State Nicknames – The Granite State; The White Mountain State. State Motto – Live Free or Die. Admitted To The Union – June 21, 1788 (9th state). Population – 1.3 million New Hampshirites (10th least populous state). Area – 9,350 sq miles (5th smallest state). Capital – Concord. National Parks – 0. National Scenic Byways/All-American Roads – 3/0. Famous For – Levying no general sales or income tax; the New Hampshire primary, the first primary of the US presidential election cycle; quaint towns; having an extreme state motto (Live Free or Die); mountains, including the highest peak in New England (Mount Washington, 1,916 metres/6,288 feet); summer and early autumn county fairs; winter sports; lazy lakeside vacation cottages; Old Man of the Mountain, a 12-metre-tall (40 foot) natural White Mountain face-like rock formation that resembled a jagged profile of a face and which collapsed in 2003 (but which still adorns state licence plates a state highway markers). State Highlights – The White Mountains. New Hampshire Titbits – The state was named in 1629 after the English county of Hampshire; it was the first of the British North American colonies to establish a government independent of the Kingdom of Great Britain’s authority and, in 1776, was the first to establish its own state constitution; the International Monetary Fund (IMF) was born out of the July 1944 Bretton Woods Conference, a gathering of delegates from all 44 Allied nations at New Hampshire’s Bretton Woods, the aim of which being to regulate the international monetary & financial order following the end of World War II; New Hampshire was the first US state to have a legal lottery; famous New Hampshirites include The Da Vinci Code author Dan Brown, Alan Shepard, the first American in space (May 1961) and one of only 12 men, all Americans, to have walked on the moon, and Christa McAuliffe, the first private citizen selected to venture into space but who perished in the January 1986 space shuttle Challenger disaster; the world’s largest video arcade, Funspot, is located in New Hampshire; in 1996 the state became the fist to install green LED traffic lights (having been first state to install the red and yellow variety); in 2007 New Hampshire became “…the first state to recognize same-sex unions without a court order or the threat of one.”
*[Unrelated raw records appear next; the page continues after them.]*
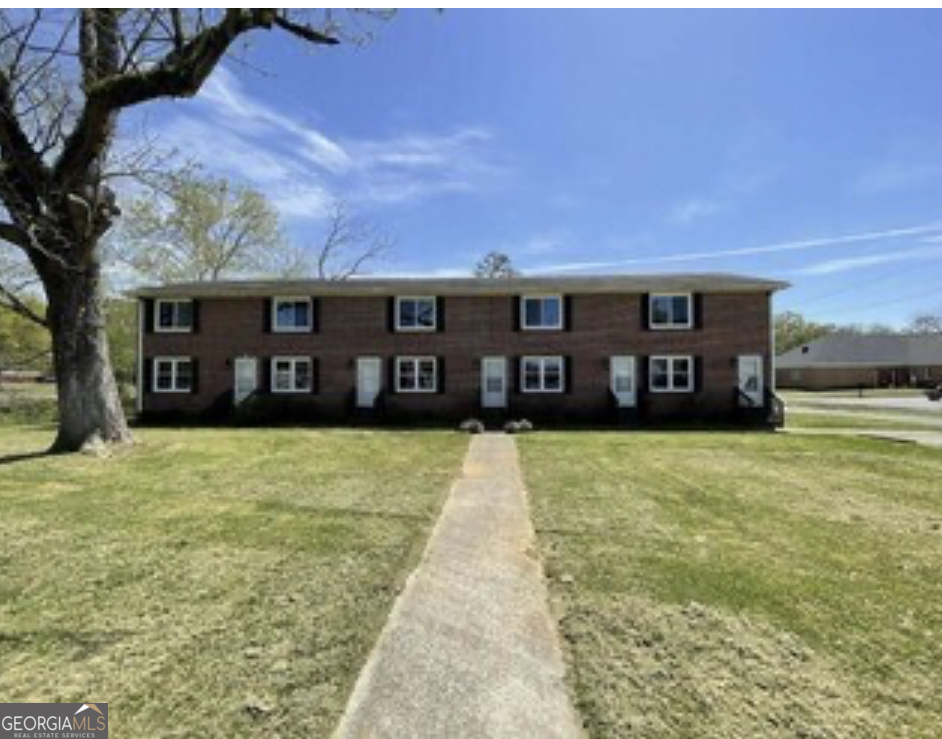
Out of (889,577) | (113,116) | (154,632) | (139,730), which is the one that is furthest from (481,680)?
(113,116)

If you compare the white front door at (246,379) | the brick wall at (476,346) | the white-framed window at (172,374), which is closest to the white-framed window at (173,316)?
the brick wall at (476,346)

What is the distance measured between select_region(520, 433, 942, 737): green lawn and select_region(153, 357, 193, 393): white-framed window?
62.3 ft

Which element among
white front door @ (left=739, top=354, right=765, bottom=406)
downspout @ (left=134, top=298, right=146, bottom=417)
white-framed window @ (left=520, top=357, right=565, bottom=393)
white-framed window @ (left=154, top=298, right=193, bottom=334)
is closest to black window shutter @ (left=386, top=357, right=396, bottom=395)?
white-framed window @ (left=520, top=357, right=565, bottom=393)

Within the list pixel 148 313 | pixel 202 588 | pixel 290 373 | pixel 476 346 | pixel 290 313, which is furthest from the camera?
pixel 148 313

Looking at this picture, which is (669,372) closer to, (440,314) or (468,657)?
(440,314)

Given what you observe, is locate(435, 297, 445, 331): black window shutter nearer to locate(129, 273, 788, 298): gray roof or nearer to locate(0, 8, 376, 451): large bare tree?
locate(129, 273, 788, 298): gray roof

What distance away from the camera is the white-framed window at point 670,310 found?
2527cm

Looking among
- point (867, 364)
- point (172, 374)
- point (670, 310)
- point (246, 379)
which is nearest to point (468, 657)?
point (670, 310)

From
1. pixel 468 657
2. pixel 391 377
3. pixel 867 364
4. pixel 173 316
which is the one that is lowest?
pixel 468 657

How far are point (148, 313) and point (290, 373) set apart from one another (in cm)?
591

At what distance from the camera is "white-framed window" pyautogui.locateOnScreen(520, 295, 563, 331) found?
25578 millimetres

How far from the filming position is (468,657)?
4.40m

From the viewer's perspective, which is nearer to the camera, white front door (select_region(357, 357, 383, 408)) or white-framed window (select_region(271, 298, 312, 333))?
white front door (select_region(357, 357, 383, 408))

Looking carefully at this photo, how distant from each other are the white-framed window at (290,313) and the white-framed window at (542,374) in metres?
8.07
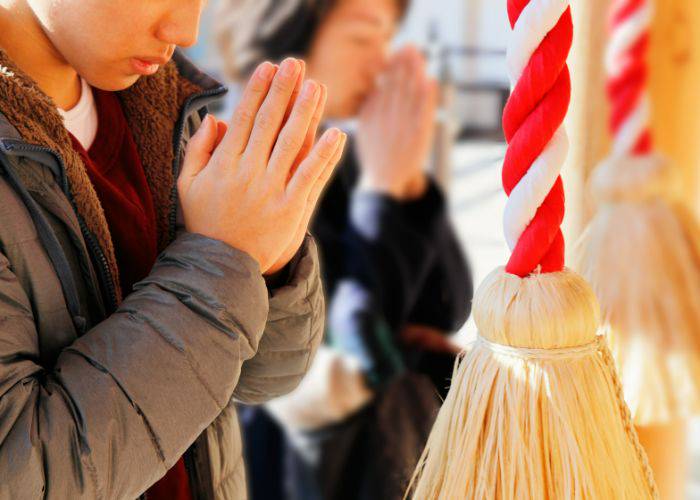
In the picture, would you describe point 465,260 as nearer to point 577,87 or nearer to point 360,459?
point 360,459

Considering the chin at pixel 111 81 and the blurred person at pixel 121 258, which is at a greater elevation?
the chin at pixel 111 81

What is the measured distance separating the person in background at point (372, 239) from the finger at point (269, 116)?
0.85m

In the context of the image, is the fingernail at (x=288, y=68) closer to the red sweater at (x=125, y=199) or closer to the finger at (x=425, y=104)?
the red sweater at (x=125, y=199)

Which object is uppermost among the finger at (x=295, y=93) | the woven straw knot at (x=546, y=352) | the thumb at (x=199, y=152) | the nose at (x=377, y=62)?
the nose at (x=377, y=62)

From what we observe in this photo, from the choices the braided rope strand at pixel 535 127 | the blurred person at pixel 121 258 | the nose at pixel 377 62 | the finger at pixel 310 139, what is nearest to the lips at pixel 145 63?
the blurred person at pixel 121 258

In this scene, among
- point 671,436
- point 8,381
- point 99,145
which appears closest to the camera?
point 8,381

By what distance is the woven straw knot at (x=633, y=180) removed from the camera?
782 millimetres

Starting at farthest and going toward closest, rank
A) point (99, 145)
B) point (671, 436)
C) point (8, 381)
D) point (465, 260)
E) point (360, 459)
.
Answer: point (465, 260) → point (360, 459) → point (671, 436) → point (99, 145) → point (8, 381)

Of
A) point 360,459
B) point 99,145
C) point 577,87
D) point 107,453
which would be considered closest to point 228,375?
point 107,453

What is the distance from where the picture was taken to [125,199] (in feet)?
1.88

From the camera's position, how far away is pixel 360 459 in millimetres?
1416

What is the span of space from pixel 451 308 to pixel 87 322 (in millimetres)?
1033

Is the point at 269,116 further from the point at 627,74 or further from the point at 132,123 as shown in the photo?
the point at 627,74

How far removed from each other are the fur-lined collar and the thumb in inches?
2.7
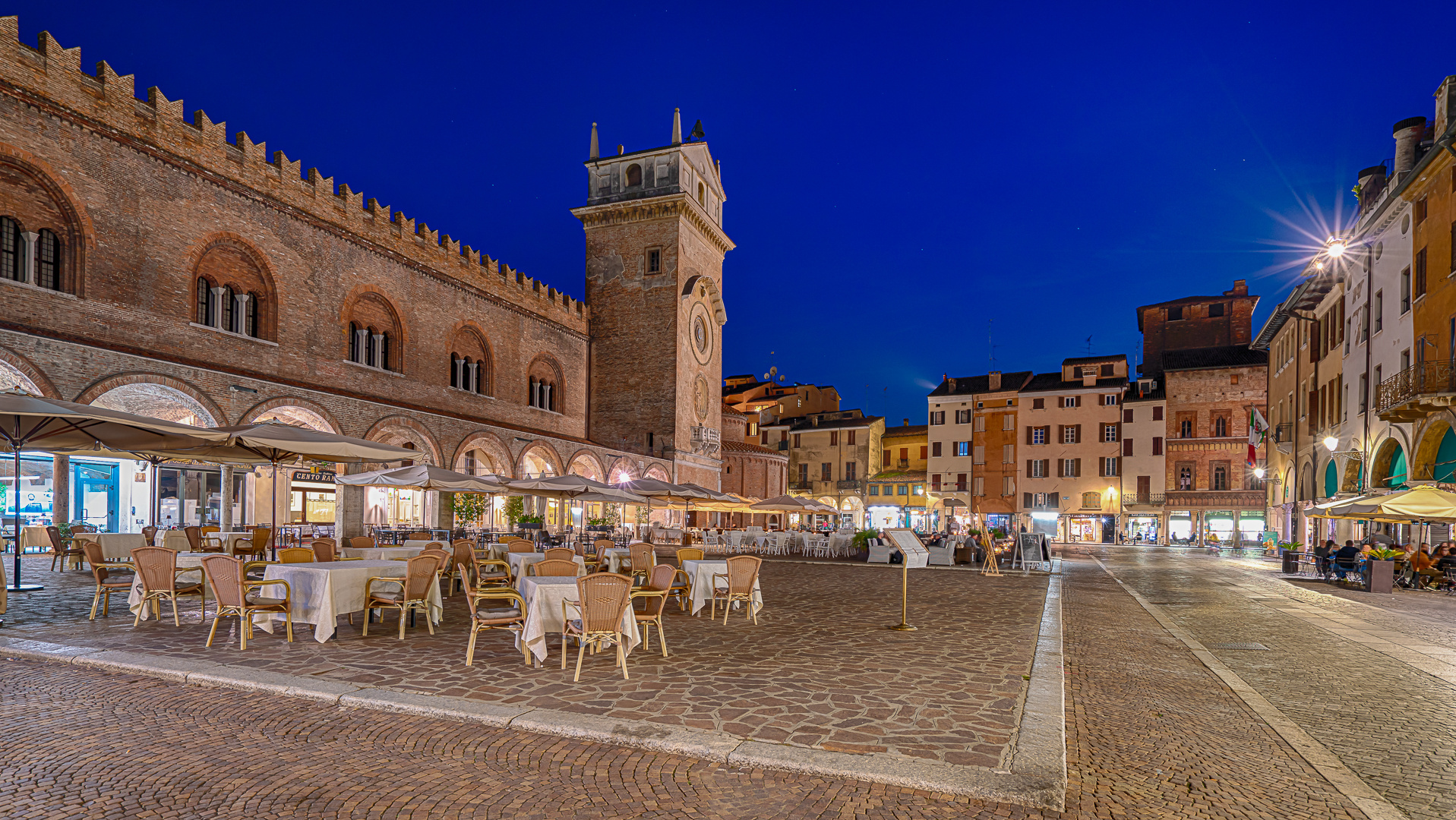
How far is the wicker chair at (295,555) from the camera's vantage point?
9859 millimetres

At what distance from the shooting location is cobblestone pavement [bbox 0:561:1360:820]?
4090 mm

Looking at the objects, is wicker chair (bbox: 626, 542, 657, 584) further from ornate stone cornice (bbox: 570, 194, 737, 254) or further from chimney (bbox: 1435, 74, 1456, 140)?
ornate stone cornice (bbox: 570, 194, 737, 254)

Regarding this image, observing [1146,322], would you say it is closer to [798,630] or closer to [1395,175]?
[1395,175]

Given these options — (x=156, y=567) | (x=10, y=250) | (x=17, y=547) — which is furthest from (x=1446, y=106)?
(x=10, y=250)

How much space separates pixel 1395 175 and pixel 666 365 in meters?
25.5

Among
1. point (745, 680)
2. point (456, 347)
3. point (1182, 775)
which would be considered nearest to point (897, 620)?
point (745, 680)

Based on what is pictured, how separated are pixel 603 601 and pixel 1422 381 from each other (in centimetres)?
1987

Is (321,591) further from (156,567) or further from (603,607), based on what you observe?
(603,607)

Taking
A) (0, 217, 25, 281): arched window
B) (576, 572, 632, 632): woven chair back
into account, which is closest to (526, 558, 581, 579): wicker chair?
(576, 572, 632, 632): woven chair back

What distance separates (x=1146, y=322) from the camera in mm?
55469

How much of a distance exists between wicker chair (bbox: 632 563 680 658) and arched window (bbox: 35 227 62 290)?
53.1 ft

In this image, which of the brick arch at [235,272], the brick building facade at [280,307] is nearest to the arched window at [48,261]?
the brick building facade at [280,307]

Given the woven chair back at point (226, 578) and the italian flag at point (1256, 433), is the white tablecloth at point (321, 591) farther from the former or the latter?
the italian flag at point (1256, 433)

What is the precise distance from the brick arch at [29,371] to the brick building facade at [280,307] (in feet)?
0.10
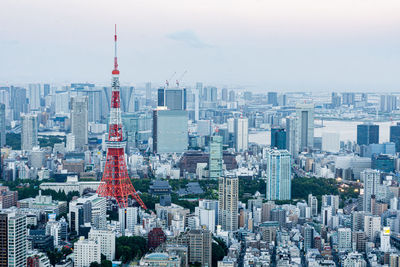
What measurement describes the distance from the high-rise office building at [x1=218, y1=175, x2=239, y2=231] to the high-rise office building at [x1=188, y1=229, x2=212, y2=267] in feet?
7.21

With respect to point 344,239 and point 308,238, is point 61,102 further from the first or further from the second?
point 344,239

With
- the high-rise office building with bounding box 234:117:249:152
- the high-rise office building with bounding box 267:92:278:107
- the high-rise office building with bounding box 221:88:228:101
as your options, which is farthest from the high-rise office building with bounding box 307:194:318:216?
the high-rise office building with bounding box 267:92:278:107

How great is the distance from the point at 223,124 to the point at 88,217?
57.7 feet

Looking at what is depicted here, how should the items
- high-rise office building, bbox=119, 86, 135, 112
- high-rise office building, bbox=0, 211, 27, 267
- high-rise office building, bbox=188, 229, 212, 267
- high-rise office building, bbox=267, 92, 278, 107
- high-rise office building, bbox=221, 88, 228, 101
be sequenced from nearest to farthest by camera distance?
high-rise office building, bbox=0, 211, 27, 267 → high-rise office building, bbox=188, 229, 212, 267 → high-rise office building, bbox=119, 86, 135, 112 → high-rise office building, bbox=221, 88, 228, 101 → high-rise office building, bbox=267, 92, 278, 107

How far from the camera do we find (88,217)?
1009 centimetres

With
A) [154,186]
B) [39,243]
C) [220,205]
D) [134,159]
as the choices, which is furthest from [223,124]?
[39,243]

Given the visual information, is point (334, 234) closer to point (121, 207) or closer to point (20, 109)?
point (121, 207)

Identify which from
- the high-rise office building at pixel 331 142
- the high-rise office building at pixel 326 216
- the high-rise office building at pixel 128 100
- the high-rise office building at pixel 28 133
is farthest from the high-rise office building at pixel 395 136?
the high-rise office building at pixel 128 100

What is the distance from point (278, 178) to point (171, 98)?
11.2 m

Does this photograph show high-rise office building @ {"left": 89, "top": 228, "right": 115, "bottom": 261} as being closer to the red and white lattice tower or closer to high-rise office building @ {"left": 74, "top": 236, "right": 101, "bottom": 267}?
high-rise office building @ {"left": 74, "top": 236, "right": 101, "bottom": 267}

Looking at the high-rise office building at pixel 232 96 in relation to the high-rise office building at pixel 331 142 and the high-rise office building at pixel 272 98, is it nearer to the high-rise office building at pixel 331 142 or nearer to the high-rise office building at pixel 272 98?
the high-rise office building at pixel 272 98

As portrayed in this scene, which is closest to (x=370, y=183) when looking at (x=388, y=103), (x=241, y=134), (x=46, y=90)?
(x=241, y=134)

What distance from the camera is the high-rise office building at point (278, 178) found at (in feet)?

New Hampshire. State #20. That extreme motto & Old Man of the Mountain on the New Hampshire licence plate as captured in Lincoln, White Mountains, New Hampshire. October 23, 2017.

We might be biased, but we think you’ll agree. New Hampshire is the place to be if you’re looking for thrilling and memorable experiences that feel like they’re in your own backyard. (That is, if your backyard happens to be a 4,000-ft. peak.)

VisitHN.gov

Thumbs-up at the New Hampshire-Vermont state line off Interstate 93 over the Connecticut River, October 24, 2017.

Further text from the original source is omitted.